Harvard Chan Bioinformatics Core: 2018 Year-End Update

Happy holidays from the Harvard Chan Bioinformatics Core! It has been a busy and productive year at the Core. We were delighted to celebrate the promotions of Drs. Radhika Khetani, Rory Kirchner and Meeta Mistry to Research Scientists, and Kayleigh Rutherford to Bioinformatician II. We also welcomed Yufei Lin for the summer as a bioinformatics intern.

The Core provides bioinformatics consulting services to investigators at the Harvard Chan School and within the wider Harvard community through individual collaborations and ongoing relationships with Harvard Catalyst, the Harvard Chan-NIEHS Center for Environmental Health,  the Harvard Center for AIDS Research (CFAR), the Harvard Stem Cell Institute (HSCI), Harvard Medical School Tools and Technology (TnT) and the Harvard Fibrosis Network.

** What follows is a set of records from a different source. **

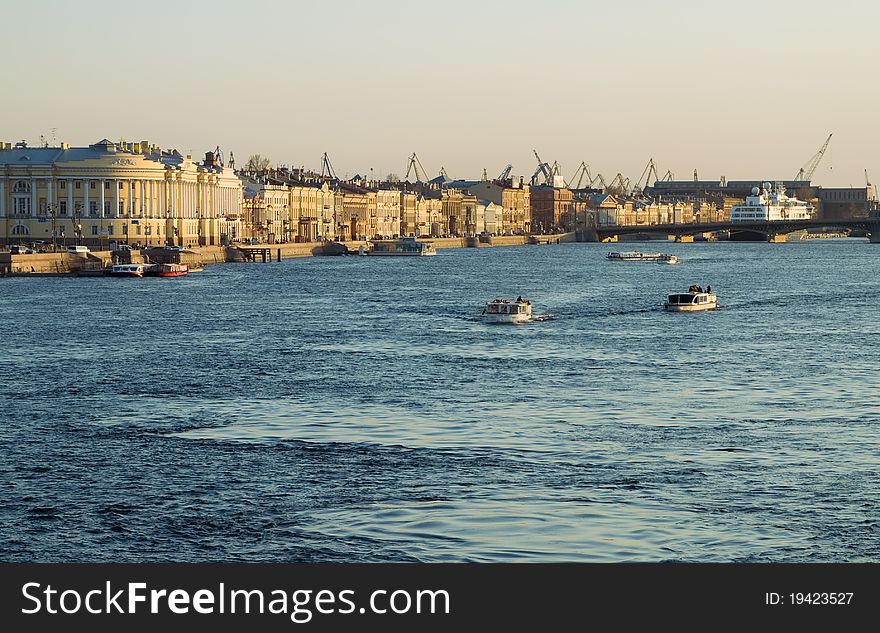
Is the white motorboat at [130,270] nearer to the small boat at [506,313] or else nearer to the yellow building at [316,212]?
the small boat at [506,313]

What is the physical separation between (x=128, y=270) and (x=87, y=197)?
2338 centimetres

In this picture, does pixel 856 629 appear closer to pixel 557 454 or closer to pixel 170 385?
pixel 557 454

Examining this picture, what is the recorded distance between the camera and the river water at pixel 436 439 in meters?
15.4

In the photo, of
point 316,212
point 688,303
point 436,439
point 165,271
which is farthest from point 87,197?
point 436,439

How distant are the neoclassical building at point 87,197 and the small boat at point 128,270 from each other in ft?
62.9

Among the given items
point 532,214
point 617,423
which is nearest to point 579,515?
point 617,423

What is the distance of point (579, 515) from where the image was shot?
16.2m

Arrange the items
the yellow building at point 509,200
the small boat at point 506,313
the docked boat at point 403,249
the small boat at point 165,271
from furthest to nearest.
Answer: the yellow building at point 509,200 < the docked boat at point 403,249 < the small boat at point 165,271 < the small boat at point 506,313

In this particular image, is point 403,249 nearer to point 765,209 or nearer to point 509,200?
point 509,200

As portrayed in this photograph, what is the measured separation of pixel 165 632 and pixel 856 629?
11.7ft

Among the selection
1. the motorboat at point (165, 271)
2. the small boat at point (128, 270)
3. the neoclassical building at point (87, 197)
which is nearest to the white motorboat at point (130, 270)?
the small boat at point (128, 270)

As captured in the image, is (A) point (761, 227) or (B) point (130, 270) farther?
(A) point (761, 227)

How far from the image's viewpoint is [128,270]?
70.4m

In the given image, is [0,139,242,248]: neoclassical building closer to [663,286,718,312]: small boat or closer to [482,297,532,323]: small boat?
[663,286,718,312]: small boat
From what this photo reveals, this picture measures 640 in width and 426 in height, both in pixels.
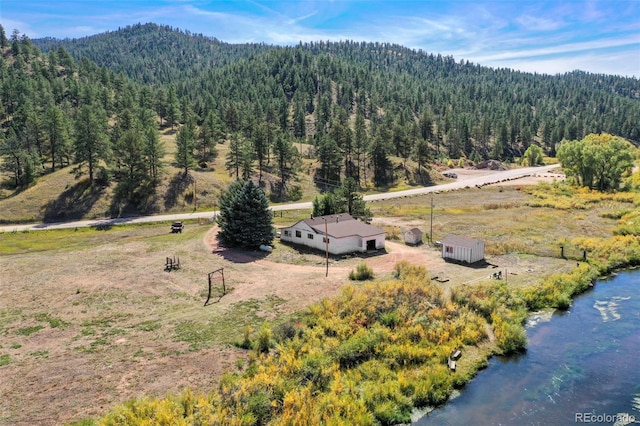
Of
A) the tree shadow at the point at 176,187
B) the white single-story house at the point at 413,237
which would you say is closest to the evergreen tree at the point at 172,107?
the tree shadow at the point at 176,187

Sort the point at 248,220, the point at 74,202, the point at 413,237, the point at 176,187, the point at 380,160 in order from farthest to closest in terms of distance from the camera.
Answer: the point at 380,160, the point at 176,187, the point at 74,202, the point at 413,237, the point at 248,220

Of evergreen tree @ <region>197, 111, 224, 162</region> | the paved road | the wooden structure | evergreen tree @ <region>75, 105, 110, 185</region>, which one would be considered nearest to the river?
the wooden structure

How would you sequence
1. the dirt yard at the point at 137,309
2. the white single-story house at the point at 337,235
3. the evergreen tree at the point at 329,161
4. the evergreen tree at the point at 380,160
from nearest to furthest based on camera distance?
1. the dirt yard at the point at 137,309
2. the white single-story house at the point at 337,235
3. the evergreen tree at the point at 329,161
4. the evergreen tree at the point at 380,160

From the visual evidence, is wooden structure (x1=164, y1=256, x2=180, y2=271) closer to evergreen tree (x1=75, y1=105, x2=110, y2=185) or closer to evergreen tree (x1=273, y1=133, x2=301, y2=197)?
evergreen tree (x1=75, y1=105, x2=110, y2=185)

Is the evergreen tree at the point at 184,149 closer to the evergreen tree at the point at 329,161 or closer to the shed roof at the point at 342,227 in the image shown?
the evergreen tree at the point at 329,161

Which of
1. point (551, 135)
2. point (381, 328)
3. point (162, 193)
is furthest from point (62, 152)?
point (551, 135)

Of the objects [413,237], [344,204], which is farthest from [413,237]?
[344,204]

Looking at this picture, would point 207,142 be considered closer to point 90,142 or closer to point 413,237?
point 90,142
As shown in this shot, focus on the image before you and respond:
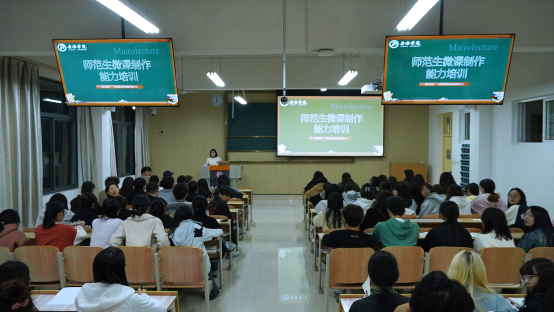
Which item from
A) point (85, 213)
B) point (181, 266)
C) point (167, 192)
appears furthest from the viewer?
point (167, 192)

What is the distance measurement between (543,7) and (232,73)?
5.96 meters

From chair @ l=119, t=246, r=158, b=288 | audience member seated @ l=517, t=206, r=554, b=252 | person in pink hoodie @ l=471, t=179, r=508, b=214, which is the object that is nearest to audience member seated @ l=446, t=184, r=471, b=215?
person in pink hoodie @ l=471, t=179, r=508, b=214

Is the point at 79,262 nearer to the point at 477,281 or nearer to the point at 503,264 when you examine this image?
the point at 477,281

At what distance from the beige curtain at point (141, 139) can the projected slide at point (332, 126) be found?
394cm

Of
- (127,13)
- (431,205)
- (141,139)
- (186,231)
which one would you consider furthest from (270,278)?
(141,139)

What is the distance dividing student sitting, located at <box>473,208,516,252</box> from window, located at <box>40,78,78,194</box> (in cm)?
737

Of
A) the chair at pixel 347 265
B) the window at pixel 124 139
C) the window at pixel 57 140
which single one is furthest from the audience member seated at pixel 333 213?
the window at pixel 124 139

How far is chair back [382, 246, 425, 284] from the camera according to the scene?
11.1 ft

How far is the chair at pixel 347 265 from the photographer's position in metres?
3.42

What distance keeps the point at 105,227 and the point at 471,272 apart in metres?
3.21

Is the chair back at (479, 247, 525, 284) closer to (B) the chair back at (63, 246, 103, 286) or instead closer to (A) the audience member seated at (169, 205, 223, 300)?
(A) the audience member seated at (169, 205, 223, 300)

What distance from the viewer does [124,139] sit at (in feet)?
35.9

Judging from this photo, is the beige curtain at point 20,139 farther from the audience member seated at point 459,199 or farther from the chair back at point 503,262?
the audience member seated at point 459,199

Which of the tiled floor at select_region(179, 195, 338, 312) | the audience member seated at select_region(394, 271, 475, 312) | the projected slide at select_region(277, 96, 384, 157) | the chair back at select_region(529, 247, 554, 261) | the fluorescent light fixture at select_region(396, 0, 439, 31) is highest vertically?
the fluorescent light fixture at select_region(396, 0, 439, 31)
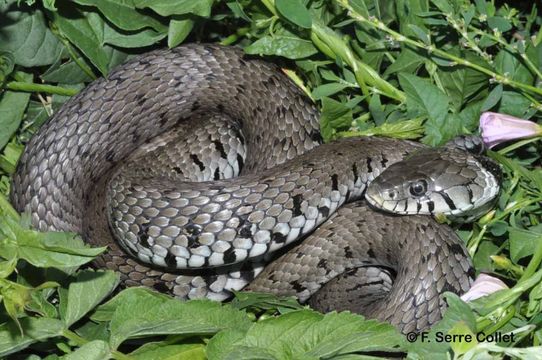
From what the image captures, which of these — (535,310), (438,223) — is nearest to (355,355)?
(535,310)

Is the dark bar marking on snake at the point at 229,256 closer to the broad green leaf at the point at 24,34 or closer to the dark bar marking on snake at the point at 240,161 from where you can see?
the dark bar marking on snake at the point at 240,161

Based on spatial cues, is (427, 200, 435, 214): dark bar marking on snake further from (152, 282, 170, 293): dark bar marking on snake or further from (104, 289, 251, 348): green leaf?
(152, 282, 170, 293): dark bar marking on snake

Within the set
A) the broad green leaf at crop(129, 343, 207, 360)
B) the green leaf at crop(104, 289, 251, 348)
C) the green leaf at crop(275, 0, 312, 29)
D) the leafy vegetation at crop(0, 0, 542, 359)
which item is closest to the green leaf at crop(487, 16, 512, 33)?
the leafy vegetation at crop(0, 0, 542, 359)

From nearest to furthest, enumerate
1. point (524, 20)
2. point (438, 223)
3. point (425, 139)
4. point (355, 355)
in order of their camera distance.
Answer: point (355, 355) → point (438, 223) → point (425, 139) → point (524, 20)

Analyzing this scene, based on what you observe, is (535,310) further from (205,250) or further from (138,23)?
(138,23)

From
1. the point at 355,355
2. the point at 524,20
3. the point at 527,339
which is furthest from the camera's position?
the point at 524,20

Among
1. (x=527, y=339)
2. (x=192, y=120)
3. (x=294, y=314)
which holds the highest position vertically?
(x=192, y=120)

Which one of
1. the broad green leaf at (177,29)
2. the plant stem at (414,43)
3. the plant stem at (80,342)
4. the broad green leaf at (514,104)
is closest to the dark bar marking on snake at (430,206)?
the broad green leaf at (514,104)
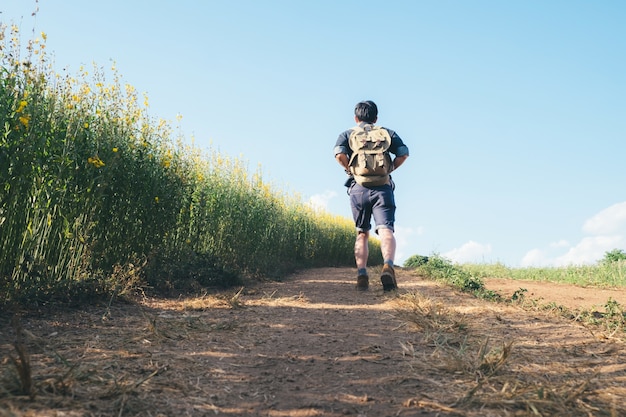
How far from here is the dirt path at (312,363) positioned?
231 cm

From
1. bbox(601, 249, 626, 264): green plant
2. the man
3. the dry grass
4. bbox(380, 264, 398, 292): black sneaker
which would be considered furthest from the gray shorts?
bbox(601, 249, 626, 264): green plant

This year our consultants supported 59 grant applications and 221 consult requests. We collaborated on 14 publications including manuscripts in journals such as Cell, Nature Methods, Nature Cell Biology, and PNAS.

We continued to offer our popular short workshops and in-depth courses designed to empower researchers to perform their own NGS analyses. We also continued providing assistance at the Chan School’s FAS RC helpdesk.

Topic Duration Times offered Sponsor / Partner
Introduction to R 1.5 – 2 days 5 HSCI and TnT
Introduction to RNA-seq and high-performance computing 3 days 3 HSCI and TnT
Introduction to ChIP-seq and high-performance computing 3 days 2 HSCI and TnT
Differential Gene Expression Analysis and R 1.5 – 3 days 3 HSCI and TnT
In-depth NGS data analysis course (long course)

(RNA-seq, ChIP-seq, Variant Calling)

2 days 1 HSCI and TnT
Differential Gene Expression Analysis and R 3 days 1 PQG (HSPH, Biostats)
RNA-seq data analysis with R and high-performance computing 6 days 1 Harvard Catalyst
Differential Gene Expression Analysis and R 3 days 1 Harvard Catalyst
Introduction to RNA-seq and high-performance computing 2 days 1 Genentech, Inc. (San Francisco, CA)
Best practices in RNA-seq experimental design and analysis 4 hours 1 Open Bioinformatics Foundation conference
Introduction to Omics (online course) 20 weeks 1 Harvard Catalyst

Other exciting news includes the launch of a DataCamp course on RNA-seq differential expression analysis developed by Dr. Mary Piper, and a Harvard-wide Research (Computing) Trainers group co-founded by Dr. Radhika Khetani.

We continued development of the bcbio platform with Harvard and industry partners. Bcbio is a python toolkit that provides best-practice pipelines for fully automated high throughput sequence analysis. Bcbio highlights from this year include:

  • significant improvements to our single cell analysis pipeline which enabled us to handle millions of single cells
  • expansion of bcbio to handle digital gene expression (DGE) data
  • extensions to our small RNA-seq pipeline to support UMI filtering of PCR artifacts, and integration of miRGe for miRNA quantification after removal of cross-mapping events
  • multiple methods for iterative calling of large germline populations, including the Broad Institute’s GATK4 and Illumina’s Strelka2
  • validation of Google’s DeepVariant neural network call for in depth analysis of germline samples
  • implementation of methods to deconvolute complicated tumor samples, including analysis of heterogeneity, tumor purity, ploidy, loss of heterozygosity, and allele based copy number changes

Our researchers also developed three new R packages that provide quality control, plotting tools and analysis of bulk RNA-seq (bcbioRNASeq, published in F1000), single cell RNA-seq (bcbioSingleCell) and small RNA-seq (bcbioSmallRna) data, as well as tools to unify miRNA outputs (mirGFF3) and describe isomiRs detected from small RNA-seq pipelines (mirtop). In these efforts, we continued to work with the community to develop best practices, benchmarks and interoperable workflow tools, through the GA4GH working groups, Open Bioinformatics Codefest events, NIH Data Commons Hackathons, and miRNA transcriptome open project co-led by Dr. Lorena Pantano.

Finally, to boost reproducibility and efficiency among our team members and to share with the bioinformatics community, our team began developing the Core’s Knowledgebase, a central resource unifying our guides, reports, scripts and tools. We also began sharing data with our collaborators through the HSCI Stem Cell Commons platform, an ongoing collaboration with Drs. Peter Park and Nils Gehlenborg at HMS.

We thank all our fellow researchers for making this an exciting and productive year. All the best for 2019!